À la grande surprise d’Alvin Lee, "la plupart des Américains ne connaissent rien au blues. "On nous prend pour des révolutionnaires alors que nous ne sommes que des Anglais qui recyclent leur propre héritage." Au fil des mois, les disques s’enchaînent, le son se radicalise, le succès grandit, jusqu’à l’explosion planétaire de Woodstock. Il faut maintenant capitaliser et vite. L’album Cricklewood Green arrive au printemps 1970. Il se place 4e en Angleterre, le meilleur classement du groupe et lui son plus grand hit, Love Like a Man.

Alvin Lee, une star trop brillante…

À la grande amertume des autres membres du groupe, Alvin Lee attire sur lui toutes les lumières, et la maison de disques l’assume totalement : elle tient "sa" star et ne veut plus la lâcher. Avec sa bouille d’adolescent bougon, Alvin Lee compose tous les morceaux du groupe. Il en est aussi le chanteur, mais c’est surtout le "guitar hero", comme on dit à l’époque, qui électrise les foules.

On cherche alors qui de Jimmy Page, Eric Clapton, Jimi Hendrix, Jeff Beck ou encore Pete Townsend est le meilleur guitariste. Le soliste de Ten Years After est clairement dans la compétition. On l’affuble de plusieurs surnoms : Captain Speedfingers aux USA, le guitariste le plus rapide du monde en France. Une arme à double tranchant pour ce musicien introverti qui va progressivement se renfermer sur lui-même. 

… victime de son succès

En plein tourbillon de gloire, de concerts et de fêtes, Alvin Lee monte désormais sur scène la boule au ventre. Il déteste les salles gigantesques dans lesquelles il doit désormais se produire. Il ne voit plus le public, juste les services d’ordre zélés et les barrières. Il a aussi le sentiment d’être devenu une bête de foire. "Même quand je fais n’importe quoi avec la guitare, ils m’acclament", se désole-t-il.

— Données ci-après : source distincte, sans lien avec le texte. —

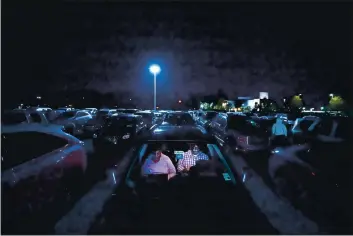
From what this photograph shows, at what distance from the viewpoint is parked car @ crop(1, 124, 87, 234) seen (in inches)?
301

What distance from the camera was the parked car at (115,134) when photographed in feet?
72.2

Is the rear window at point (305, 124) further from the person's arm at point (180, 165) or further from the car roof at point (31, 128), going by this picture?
the person's arm at point (180, 165)

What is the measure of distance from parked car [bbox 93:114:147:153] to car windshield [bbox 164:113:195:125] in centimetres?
174

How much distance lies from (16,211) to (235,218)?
4.27 m

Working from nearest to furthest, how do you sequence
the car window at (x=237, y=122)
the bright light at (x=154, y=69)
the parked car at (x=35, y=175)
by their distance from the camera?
1. the parked car at (x=35, y=175)
2. the car window at (x=237, y=122)
3. the bright light at (x=154, y=69)

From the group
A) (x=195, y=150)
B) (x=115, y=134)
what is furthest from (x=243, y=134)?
(x=195, y=150)

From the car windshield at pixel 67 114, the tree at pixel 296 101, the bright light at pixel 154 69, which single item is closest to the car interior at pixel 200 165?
the car windshield at pixel 67 114

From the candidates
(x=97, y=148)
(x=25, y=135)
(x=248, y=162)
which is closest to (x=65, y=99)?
(x=97, y=148)

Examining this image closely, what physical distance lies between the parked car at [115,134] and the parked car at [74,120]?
1.73m

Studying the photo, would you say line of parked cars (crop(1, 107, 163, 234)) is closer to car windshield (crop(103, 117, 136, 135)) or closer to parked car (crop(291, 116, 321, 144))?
parked car (crop(291, 116, 321, 144))

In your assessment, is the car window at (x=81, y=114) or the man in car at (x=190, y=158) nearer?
the man in car at (x=190, y=158)

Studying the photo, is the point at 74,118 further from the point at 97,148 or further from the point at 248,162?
the point at 248,162

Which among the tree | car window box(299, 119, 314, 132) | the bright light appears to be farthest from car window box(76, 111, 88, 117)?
the tree

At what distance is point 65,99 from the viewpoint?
271ft
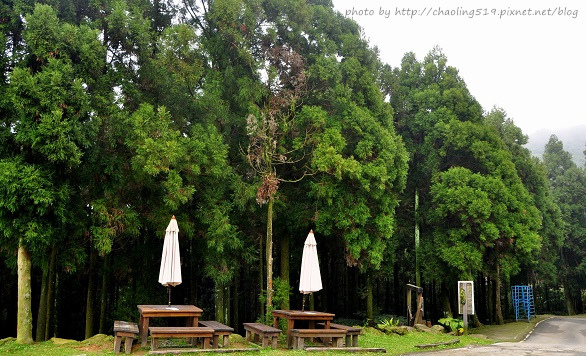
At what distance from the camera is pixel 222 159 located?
1438 centimetres

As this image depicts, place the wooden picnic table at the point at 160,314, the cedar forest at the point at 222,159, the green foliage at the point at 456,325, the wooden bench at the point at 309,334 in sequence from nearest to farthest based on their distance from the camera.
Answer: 1. the wooden picnic table at the point at 160,314
2. the wooden bench at the point at 309,334
3. the cedar forest at the point at 222,159
4. the green foliage at the point at 456,325

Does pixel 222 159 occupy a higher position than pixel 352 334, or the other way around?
pixel 222 159

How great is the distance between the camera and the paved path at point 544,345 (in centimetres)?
1077

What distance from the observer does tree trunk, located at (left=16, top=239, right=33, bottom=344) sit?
36.7 ft

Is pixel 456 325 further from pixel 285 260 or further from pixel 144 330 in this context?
pixel 144 330

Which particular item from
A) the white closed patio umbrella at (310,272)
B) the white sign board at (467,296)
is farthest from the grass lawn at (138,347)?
the white closed patio umbrella at (310,272)

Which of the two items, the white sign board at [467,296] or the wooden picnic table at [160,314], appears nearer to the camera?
the wooden picnic table at [160,314]

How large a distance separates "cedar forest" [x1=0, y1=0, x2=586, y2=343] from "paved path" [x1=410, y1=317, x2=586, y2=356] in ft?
10.3

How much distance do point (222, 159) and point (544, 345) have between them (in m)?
10.6

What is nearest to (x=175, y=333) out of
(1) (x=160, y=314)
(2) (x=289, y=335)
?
(1) (x=160, y=314)

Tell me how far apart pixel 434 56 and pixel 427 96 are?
274cm

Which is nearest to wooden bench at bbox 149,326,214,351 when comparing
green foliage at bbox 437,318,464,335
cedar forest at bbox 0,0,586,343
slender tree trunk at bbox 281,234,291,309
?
cedar forest at bbox 0,0,586,343

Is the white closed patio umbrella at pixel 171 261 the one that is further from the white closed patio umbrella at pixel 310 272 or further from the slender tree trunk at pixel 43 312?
the slender tree trunk at pixel 43 312

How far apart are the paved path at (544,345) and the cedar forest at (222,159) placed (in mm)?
3151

Dans ces conditions, la fin du groupe est proche. Alvin Lee se cache derrière la fumée permanente de marijuana qui l’accompagne désormais. Les autres musiciens ne lui parlent quasiment plus. Heureusement, il y a encore le studio, où le guitariste a la sensation de pouvoir produire autre chose que le numéro de virtuose de la six-cordes qu’on lui réclame chaque soir. Les albums qui suivent sont forcément plus dilués, plus expérimentaux, mais ils contiennent encore quelques perles pour les amoureux du genre, comme Convention Prevention, tiré de Rock and Roll Music To the World, sorti en 1972.

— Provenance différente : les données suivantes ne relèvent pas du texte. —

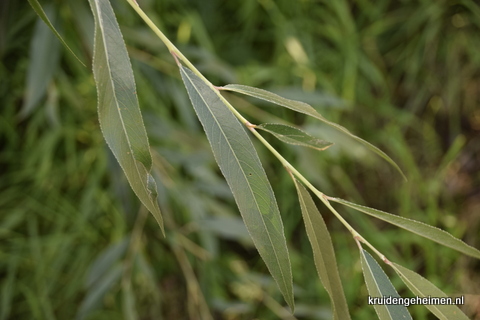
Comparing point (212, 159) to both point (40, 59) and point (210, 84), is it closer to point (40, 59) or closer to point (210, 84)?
point (40, 59)

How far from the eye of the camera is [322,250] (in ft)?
1.12

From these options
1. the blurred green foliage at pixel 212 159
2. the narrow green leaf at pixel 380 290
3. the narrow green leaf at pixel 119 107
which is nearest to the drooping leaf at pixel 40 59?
the blurred green foliage at pixel 212 159

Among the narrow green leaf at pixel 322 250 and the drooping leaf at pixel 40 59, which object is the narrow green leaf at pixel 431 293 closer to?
the narrow green leaf at pixel 322 250

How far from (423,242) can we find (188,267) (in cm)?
53

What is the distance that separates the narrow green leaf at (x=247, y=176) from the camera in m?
0.32

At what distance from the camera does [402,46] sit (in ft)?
3.95

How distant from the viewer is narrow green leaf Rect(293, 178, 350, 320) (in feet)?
1.10

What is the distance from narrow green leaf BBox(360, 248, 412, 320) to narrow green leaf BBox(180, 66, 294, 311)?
59 millimetres

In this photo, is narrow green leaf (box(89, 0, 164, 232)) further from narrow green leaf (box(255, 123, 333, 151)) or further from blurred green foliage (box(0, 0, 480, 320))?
blurred green foliage (box(0, 0, 480, 320))

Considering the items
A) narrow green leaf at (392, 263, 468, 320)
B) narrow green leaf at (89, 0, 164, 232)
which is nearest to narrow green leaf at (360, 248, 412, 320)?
narrow green leaf at (392, 263, 468, 320)

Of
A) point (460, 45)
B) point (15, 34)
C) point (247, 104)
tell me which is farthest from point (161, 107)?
point (460, 45)

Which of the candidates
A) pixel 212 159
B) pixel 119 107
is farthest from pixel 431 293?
pixel 212 159

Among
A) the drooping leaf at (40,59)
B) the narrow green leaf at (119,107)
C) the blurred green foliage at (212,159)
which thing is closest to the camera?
the narrow green leaf at (119,107)

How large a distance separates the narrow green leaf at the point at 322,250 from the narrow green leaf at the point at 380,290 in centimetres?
2
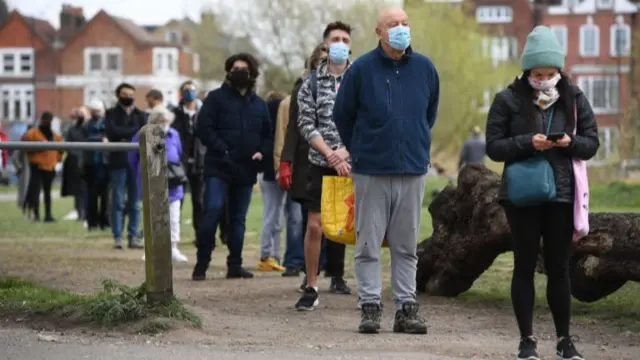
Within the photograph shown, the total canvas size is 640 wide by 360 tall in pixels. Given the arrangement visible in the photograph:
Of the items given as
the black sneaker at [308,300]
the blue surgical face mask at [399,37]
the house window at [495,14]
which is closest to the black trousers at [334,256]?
the black sneaker at [308,300]

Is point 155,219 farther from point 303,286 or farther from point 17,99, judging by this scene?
point 17,99

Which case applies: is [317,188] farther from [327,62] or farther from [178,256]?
[178,256]

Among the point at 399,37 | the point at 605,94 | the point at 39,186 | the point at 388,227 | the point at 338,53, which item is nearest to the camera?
the point at 399,37

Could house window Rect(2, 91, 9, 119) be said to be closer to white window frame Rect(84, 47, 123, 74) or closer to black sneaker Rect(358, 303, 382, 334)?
white window frame Rect(84, 47, 123, 74)

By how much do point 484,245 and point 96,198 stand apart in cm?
1251

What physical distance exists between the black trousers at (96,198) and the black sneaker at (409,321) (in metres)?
13.1

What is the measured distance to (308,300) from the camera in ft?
40.1

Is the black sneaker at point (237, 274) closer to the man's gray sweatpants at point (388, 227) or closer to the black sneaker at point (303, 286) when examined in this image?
the black sneaker at point (303, 286)

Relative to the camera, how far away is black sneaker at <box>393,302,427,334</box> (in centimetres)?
1055

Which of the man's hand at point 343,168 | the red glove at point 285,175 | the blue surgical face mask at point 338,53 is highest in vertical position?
the blue surgical face mask at point 338,53

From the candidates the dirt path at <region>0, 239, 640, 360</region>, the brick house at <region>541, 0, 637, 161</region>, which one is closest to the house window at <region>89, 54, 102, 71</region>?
the brick house at <region>541, 0, 637, 161</region>

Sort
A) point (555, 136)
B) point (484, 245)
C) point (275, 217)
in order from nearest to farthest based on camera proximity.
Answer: point (555, 136), point (484, 245), point (275, 217)

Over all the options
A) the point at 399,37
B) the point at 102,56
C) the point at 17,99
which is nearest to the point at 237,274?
the point at 399,37

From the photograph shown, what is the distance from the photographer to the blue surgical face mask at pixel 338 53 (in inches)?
479
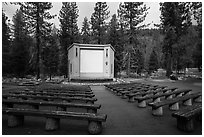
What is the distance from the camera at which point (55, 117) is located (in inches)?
135

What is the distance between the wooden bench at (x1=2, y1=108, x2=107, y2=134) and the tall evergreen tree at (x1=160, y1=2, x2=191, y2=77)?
2446 centimetres

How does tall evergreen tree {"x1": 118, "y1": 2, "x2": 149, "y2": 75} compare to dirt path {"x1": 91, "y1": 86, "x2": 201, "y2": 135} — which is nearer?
dirt path {"x1": 91, "y1": 86, "x2": 201, "y2": 135}

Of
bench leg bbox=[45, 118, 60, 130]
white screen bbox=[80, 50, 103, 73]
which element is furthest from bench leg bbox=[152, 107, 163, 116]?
white screen bbox=[80, 50, 103, 73]

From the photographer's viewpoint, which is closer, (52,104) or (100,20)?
(52,104)

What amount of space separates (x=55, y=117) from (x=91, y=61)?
16.3 m

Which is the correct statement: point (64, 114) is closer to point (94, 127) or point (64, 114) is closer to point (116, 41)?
point (94, 127)

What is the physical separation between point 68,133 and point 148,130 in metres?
1.92

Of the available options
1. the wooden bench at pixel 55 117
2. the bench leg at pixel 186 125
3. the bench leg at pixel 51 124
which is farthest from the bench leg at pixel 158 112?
the bench leg at pixel 51 124

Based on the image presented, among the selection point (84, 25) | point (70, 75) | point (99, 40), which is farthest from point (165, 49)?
point (84, 25)

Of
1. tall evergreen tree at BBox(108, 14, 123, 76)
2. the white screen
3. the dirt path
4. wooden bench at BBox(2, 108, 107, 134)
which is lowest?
the dirt path

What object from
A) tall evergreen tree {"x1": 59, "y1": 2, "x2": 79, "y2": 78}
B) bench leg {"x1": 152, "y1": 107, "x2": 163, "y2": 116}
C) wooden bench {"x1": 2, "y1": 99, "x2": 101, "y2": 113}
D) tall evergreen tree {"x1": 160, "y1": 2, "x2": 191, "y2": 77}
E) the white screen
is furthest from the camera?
tall evergreen tree {"x1": 59, "y1": 2, "x2": 79, "y2": 78}

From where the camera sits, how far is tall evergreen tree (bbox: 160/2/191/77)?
24.8 meters

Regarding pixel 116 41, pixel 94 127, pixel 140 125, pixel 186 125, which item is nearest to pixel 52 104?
pixel 94 127

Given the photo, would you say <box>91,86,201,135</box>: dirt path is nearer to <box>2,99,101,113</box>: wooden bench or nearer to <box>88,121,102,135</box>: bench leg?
<box>88,121,102,135</box>: bench leg
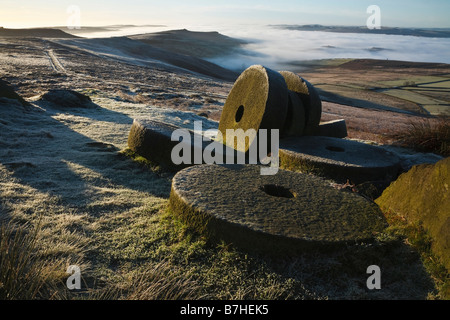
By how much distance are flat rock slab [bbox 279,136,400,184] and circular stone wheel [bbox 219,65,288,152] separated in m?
0.61

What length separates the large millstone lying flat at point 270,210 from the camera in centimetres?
324

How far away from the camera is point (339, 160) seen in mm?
6039

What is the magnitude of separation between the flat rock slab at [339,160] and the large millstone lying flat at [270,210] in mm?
1225

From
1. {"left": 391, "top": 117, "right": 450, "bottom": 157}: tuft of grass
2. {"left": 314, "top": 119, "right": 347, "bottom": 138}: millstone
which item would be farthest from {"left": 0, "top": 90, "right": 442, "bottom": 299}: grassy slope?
{"left": 391, "top": 117, "right": 450, "bottom": 157}: tuft of grass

L'esprit du groupe s'est envolé

Le chant du cygne aura lieu deux ans plus tard, avec un ultime album, le mal nommé Positive Vibrations qui est sans doute le moins inspiré du groupe. Ten Years After se séparera juste après. Alvin Lee avait déjà la tête ailleurs : un album solo et un en duo avec un chanteur de gospel. Il est alors trop heureux de lâcher les feux de la rampe pour redevenir un musicien avant tout et ne plus être réduit à la vitesse de ses solos. 

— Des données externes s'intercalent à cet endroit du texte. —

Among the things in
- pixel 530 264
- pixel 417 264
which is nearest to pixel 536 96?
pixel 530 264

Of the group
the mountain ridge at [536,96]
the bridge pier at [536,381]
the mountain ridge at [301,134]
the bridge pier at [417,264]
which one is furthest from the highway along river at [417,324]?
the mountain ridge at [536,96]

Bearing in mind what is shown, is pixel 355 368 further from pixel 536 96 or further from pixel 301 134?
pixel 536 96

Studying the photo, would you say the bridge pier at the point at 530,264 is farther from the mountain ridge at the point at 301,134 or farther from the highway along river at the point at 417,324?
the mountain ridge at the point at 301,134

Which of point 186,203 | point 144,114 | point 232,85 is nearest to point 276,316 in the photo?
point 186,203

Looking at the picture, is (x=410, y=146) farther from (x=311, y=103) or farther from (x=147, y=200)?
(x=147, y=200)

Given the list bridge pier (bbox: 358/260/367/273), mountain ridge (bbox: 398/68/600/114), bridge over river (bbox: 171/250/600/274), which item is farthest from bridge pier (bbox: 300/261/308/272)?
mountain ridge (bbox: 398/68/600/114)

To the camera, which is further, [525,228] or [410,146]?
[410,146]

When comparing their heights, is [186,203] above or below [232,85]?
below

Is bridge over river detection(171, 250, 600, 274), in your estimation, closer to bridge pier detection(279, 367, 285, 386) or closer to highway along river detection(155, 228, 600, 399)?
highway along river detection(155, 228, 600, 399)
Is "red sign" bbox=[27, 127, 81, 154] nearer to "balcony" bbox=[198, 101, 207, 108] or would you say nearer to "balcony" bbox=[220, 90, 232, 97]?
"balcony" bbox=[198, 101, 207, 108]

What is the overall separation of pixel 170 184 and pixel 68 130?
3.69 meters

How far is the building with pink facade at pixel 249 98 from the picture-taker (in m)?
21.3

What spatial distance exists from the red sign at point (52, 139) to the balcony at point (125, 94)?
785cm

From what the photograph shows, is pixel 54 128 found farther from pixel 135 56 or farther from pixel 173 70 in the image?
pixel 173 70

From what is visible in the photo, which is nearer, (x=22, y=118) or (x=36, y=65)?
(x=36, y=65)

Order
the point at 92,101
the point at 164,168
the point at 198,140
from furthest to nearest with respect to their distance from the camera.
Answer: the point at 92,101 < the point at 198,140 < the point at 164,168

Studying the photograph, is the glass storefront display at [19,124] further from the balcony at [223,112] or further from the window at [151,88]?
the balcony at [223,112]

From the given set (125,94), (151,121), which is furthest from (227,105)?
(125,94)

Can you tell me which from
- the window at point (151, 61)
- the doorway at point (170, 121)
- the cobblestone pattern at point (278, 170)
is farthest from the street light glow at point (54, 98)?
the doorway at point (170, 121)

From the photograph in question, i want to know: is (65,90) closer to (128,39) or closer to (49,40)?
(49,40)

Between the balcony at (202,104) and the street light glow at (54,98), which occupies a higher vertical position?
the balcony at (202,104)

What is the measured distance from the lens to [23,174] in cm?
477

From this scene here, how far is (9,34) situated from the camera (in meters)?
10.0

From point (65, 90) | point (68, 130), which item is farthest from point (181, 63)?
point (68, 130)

Alvin Lee demeurera partagé entre la reconnaissance d’un public fervent et la lassitude des clichés qu’il aura traîné toute sa vie comme des boulets. Sans compter les reformations de Ten Years After avec ou sans lui, ce qui est quand même un comble. Alvin Lee est décédé en 2013. Les trois autres musiciens sont toujours en vie et se produisent sous le même nom avec un jeune guitariste. Leur liste de concerts s’étend jusqu’à l’été 2021, mais en dehors de l’effet nostalgie, l’esprit du groupe s’est envolé il y a déjà bien longtemps.